¿A quién le importa la reforma constitucional?

¿A quién le importa la reforma constitucional?
Puede un tema que ocupa entre las prioridades ciudadanas un lugar en la categoría “otro” en las encuestas, estar primero en la agenda de la política provincial? Si, claro que puede. Eso es exactamente lo que está sucediendo en Mendoza con la reforma constitucional.

Repasemos cual es el ranking de demandas de los mendocinos en la actualidad. En una medición reciente, solicitamos a nuestros comprovincianos que nos respondieran, de manera “espontánea”, cuáles eran las situaciones que más le afectaban en el plano personal.
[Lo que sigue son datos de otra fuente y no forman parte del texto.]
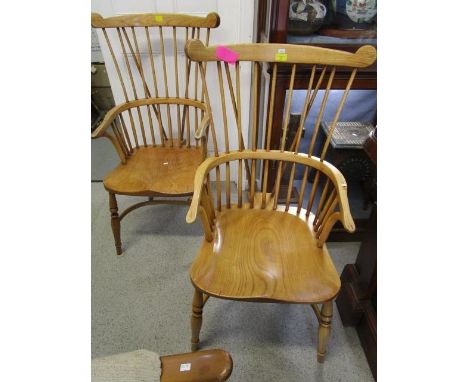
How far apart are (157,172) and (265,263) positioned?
695 millimetres

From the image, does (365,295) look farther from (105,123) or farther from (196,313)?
(105,123)

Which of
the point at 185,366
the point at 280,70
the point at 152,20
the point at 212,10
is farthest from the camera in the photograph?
the point at 212,10

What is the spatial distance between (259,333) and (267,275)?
477 millimetres

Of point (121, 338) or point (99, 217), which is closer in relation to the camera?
point (121, 338)

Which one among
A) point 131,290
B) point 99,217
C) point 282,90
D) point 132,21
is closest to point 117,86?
point 132,21

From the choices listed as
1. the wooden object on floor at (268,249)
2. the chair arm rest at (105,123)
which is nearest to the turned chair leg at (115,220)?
the chair arm rest at (105,123)

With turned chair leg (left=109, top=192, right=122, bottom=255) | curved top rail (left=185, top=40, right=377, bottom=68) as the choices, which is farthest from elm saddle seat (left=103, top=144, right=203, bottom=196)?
curved top rail (left=185, top=40, right=377, bottom=68)

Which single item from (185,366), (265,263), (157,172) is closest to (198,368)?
(185,366)

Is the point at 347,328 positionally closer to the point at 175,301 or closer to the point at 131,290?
the point at 175,301

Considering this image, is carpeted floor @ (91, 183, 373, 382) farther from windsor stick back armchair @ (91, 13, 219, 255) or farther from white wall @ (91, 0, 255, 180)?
white wall @ (91, 0, 255, 180)

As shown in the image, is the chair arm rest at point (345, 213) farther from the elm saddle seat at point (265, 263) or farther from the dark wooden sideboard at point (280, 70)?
the dark wooden sideboard at point (280, 70)

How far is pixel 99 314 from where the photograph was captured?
1.30 meters

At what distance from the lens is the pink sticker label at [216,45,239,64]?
3.09 feet

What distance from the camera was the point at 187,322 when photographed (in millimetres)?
1275
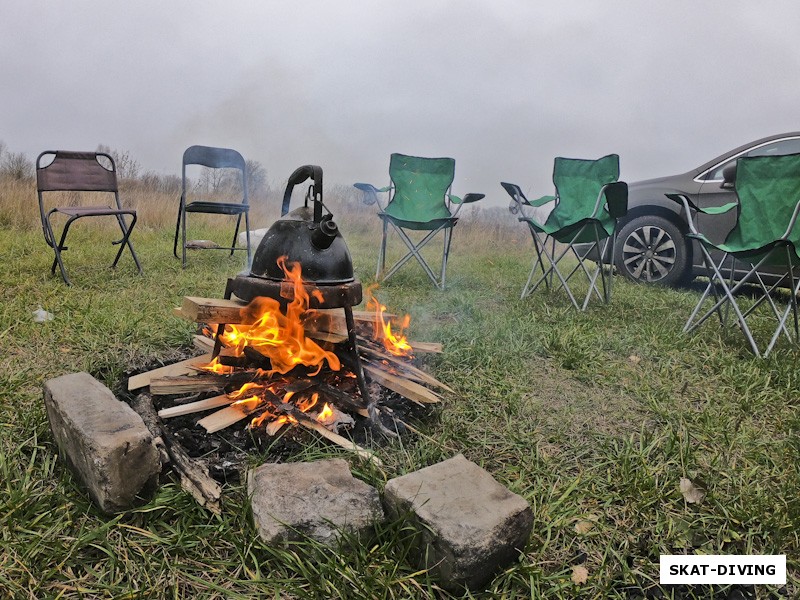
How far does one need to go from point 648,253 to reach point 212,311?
16.7 feet

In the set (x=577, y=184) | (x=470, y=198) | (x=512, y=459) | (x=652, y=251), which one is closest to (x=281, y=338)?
(x=512, y=459)

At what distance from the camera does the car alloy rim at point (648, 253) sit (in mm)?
5453

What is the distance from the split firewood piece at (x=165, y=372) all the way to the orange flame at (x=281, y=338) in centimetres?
27

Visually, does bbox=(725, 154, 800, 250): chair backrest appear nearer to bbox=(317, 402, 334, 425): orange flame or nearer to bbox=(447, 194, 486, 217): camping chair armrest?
bbox=(447, 194, 486, 217): camping chair armrest

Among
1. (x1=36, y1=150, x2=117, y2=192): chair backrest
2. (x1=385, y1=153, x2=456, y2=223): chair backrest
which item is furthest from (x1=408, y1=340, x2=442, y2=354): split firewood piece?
(x1=36, y1=150, x2=117, y2=192): chair backrest

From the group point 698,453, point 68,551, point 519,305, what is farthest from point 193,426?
point 519,305

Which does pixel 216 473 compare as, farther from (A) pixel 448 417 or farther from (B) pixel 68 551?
(A) pixel 448 417

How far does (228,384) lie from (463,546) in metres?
1.22

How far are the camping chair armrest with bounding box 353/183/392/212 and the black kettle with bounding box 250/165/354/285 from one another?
2846 millimetres

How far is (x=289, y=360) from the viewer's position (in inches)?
79.6

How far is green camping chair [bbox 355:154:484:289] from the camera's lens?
15.6 feet

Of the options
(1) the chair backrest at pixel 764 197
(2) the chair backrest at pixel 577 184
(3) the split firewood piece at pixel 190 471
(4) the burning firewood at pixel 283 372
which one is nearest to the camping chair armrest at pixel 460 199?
(2) the chair backrest at pixel 577 184

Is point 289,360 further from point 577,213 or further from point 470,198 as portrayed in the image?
point 577,213

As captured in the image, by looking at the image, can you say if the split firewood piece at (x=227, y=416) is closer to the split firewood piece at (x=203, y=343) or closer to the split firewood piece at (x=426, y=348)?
the split firewood piece at (x=203, y=343)
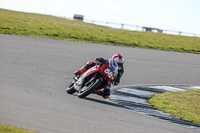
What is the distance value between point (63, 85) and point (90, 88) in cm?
222

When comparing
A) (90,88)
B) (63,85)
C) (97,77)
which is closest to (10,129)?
(90,88)

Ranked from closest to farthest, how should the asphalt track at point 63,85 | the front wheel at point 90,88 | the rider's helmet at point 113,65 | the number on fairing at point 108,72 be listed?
the asphalt track at point 63,85, the front wheel at point 90,88, the number on fairing at point 108,72, the rider's helmet at point 113,65

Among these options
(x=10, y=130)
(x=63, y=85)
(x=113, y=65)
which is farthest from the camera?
(x=63, y=85)

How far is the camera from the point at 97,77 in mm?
8477

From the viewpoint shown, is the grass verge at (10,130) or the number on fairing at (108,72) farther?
the number on fairing at (108,72)

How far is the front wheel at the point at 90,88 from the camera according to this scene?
26.8 ft

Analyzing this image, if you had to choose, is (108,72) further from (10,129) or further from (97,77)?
(10,129)

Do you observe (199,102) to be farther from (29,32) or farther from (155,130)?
(29,32)

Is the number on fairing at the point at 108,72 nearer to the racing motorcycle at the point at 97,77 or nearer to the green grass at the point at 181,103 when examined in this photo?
the racing motorcycle at the point at 97,77

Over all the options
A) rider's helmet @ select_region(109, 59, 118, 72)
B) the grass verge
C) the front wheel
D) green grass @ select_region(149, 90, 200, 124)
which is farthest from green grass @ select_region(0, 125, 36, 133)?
green grass @ select_region(149, 90, 200, 124)

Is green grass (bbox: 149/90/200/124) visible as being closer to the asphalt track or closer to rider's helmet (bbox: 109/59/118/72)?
the asphalt track

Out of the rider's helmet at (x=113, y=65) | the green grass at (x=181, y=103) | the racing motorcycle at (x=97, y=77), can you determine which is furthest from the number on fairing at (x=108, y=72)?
the green grass at (x=181, y=103)

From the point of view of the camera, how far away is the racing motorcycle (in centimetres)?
843

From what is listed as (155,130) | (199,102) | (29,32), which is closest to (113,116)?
(155,130)
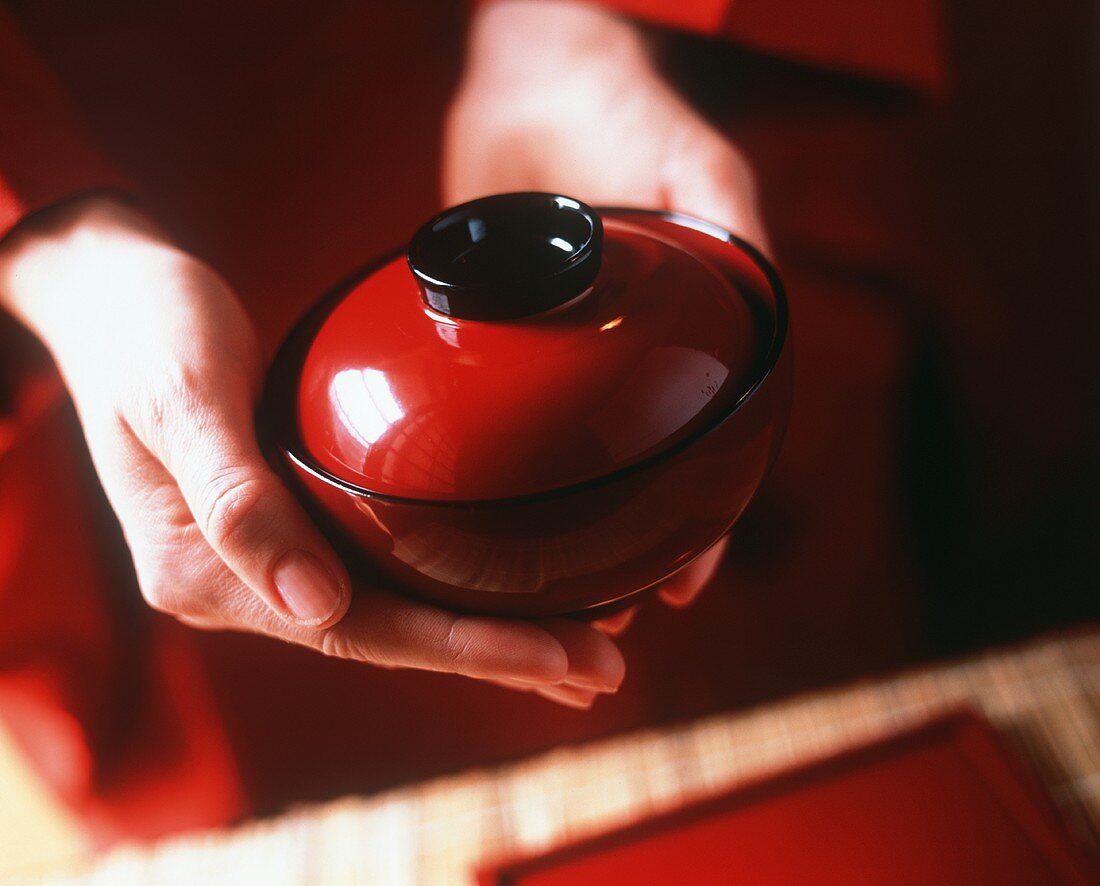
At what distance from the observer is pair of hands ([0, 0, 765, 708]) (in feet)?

El 27,7% señaló la inseguridad; el 21,3% la inflación; el 10.6% los bajos salarios; el 10,4% el desempleo; el 8,2% la salud; el 6.8% la falta de vivienda; el 5,4% la educación; el 2,9% la corrupción; el 1,1% la falta de inversiones; el 1% la minería; el 3,25% “otro” y el 1.35% no respondió.

Si ahondamos simultáneamente en la situación de Mendoza en términos macro, advertimos que una porción de la masa crítica provincial reconoce que debemos darle preponderancia a la inversión en infraestructura de caminos, de riego – comenzando por un balance hídrico para saber de cuánta agua disponemos cuenca por cuenca -, a la ampliación de nuestra matriz energética – hoy prácticamente agotada –, a la detención del éxodo rural hacia la Ciudad – uno de los factores más influyentes en el incremento de la pobreza -, entre otras necesidades acuciantes que fueron oportunamente expuestas en una columna anterior. Como se observa, la reforma no aparece ni remotamente entre las principales peticiones de los mendocinos.

Desde el gobierno en cambio, se enarbola la modificación de la Carta Magna como una de las máximas aspiraciones de la gestión. La administración de Pérez lo tiene en ciernes desde el minuto uno de su asunción y no ha ahorrado en gestos para alcanzar su concreción. En diciembre del año pasado, el gobernador anunció su deseo reformista sin excluir la posibilidad de su propia reelección. A partir de entonces, la disputa se instaló en la provincia.

El debate por la reforma, no sólo desató una fuerte compulsa entre oficialismo y oposición, sino que impactó fuertemente en el seno del radicalismo dejando herida la endeble unidad de la UCR local.

La instalación de la reforma en la agenda de los mendocinos

A sabiendas que la actualización de la Constitución no constituye una prioridad para la ciudadanía local, el gobierno se lanzó a posicionar el tema a través de diversas acciones: publicidad, debate entre formadores de opinión, etc. Y no está mal que lo intente, el problema es el método.

Entiéndase que no se busca denostar la necesidad de la reforma. Por el contrario, los mendocinos nos merecemos una Constitución adaptada a los tiempos que corren. Sucede que en política prevalece el sentido de la oportunidad y como consecuencia, muchas veces el momento y las formas, pueden ser más determinantes que la cuestión de fondo.

La dificultad del objetivo reformista radica básicamente en el “metamensaje”. Si lo que percibe el ciudadano es que su imposición se mide en términos de “botín político”, entonces el proyecto estará destinado fácticamente al fracaso. En épocas en que los ánimos sociales están por demás exacerbados - imposible soslayar que las convocatorias del 13-S y 8-N tuvieron entre las consignas más relevantes el rechazo a la reforma –, el gobierno debería reformular la manera de consensuar el proyecto con la sociedad.

Por qué no apartar definitivamente la discusión del proyecto, de cualquier especulación política. Quizás repensar una nueva Constitución que además de los avances contemplados en el articulado propuesto, siente las bases del perfil socio-productivo para la Mendoza de los próximos 50 años. Así, la iniciativa tal vez logre generar empatía en conjunto de la población. Todo un desafío para la gestión de Paco Pérez.